Closed osyvokon closed 3 years ago
thank you asivokon for posting this issue. i ran into the same. seems like missing code_dict.txt file is doing some magic mappings which should not just be a seq of index from 1 to N.
Most of the TTS models I've tried have smaller embedding layer than the amount of units in respective K-means models (which is strange, since TTS adds one symbol for padding and one for EOS, so it should be bigger). One of the models that has same sizes in K-means and TTS embeddings is HuBERT + KM50, but it still produces gibberish for me if I use dictionary with numbers from 1 to 50 or 0 to 49.
@hikushalhere, could you please help with this?
Hello, @asivokon , Thanks for your interest to our work!
code_dict
for eg Hubert100 is just a text file with numbers [0...99] inclusive.Please let me know if this solves your issue.
@eugene-kharitonov No luck for me.
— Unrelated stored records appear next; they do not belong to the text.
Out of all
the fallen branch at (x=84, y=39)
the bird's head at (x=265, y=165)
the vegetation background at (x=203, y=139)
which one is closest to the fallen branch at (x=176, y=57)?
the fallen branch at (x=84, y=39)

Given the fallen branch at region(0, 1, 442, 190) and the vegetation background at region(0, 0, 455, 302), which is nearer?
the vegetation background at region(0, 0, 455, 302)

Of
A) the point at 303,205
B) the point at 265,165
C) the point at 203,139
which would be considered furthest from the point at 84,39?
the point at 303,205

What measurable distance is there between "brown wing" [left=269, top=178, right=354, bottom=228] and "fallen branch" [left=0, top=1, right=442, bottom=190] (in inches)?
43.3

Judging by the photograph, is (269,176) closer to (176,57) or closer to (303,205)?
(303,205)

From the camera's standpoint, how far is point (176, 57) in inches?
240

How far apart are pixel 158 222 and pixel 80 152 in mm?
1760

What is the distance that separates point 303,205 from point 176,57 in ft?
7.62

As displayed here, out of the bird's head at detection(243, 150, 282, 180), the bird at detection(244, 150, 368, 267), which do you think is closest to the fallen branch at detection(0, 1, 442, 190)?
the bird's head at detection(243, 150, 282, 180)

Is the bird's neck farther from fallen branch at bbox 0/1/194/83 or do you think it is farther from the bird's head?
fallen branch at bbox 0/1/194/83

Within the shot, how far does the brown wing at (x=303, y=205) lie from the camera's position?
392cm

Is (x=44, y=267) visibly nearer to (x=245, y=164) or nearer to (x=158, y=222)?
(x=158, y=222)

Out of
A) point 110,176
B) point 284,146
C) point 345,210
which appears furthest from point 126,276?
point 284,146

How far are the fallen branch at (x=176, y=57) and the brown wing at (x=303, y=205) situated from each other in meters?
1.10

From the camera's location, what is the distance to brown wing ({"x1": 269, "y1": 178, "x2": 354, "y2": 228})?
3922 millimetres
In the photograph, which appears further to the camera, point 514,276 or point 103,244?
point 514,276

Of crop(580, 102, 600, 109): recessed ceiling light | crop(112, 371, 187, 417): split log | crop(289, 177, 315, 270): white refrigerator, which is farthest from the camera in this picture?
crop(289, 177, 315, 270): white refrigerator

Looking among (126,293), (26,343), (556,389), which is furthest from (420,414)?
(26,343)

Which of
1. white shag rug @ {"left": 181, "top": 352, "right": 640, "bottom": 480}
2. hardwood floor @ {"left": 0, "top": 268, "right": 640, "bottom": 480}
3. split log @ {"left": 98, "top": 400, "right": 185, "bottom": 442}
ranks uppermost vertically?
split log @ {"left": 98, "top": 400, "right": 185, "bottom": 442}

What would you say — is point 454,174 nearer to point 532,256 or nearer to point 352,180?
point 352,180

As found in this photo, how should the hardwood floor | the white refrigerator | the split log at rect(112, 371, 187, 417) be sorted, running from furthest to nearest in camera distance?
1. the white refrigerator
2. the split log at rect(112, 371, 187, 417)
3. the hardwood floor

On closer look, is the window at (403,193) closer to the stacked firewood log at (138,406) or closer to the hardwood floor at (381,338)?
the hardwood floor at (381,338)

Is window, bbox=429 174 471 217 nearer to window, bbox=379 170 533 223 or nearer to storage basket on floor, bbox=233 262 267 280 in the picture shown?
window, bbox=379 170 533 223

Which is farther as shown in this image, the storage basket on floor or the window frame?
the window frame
If I use your code_dict it crashes.
RuntimeError: cuDNN error: CUDNN_STATUS_MAPPING_ERROR
From what I can tell the hubert km 100 file has n_symbols=101
. Which means 99 numbers (0-98) plus the pad token and the end of sentence token. If I remove one number (either from the beginning or end) it does not crash anymore, but I get gibberish.
To make it even more confusing the cpc file has n_symbols=102
. So it has one more symbol than hubert (and should work with your file), but your file also has an empty newline at the end causing it to crash (not sure if that is intentional). If I remove the newline it stops crashing, I get gibberish with the CPC models too.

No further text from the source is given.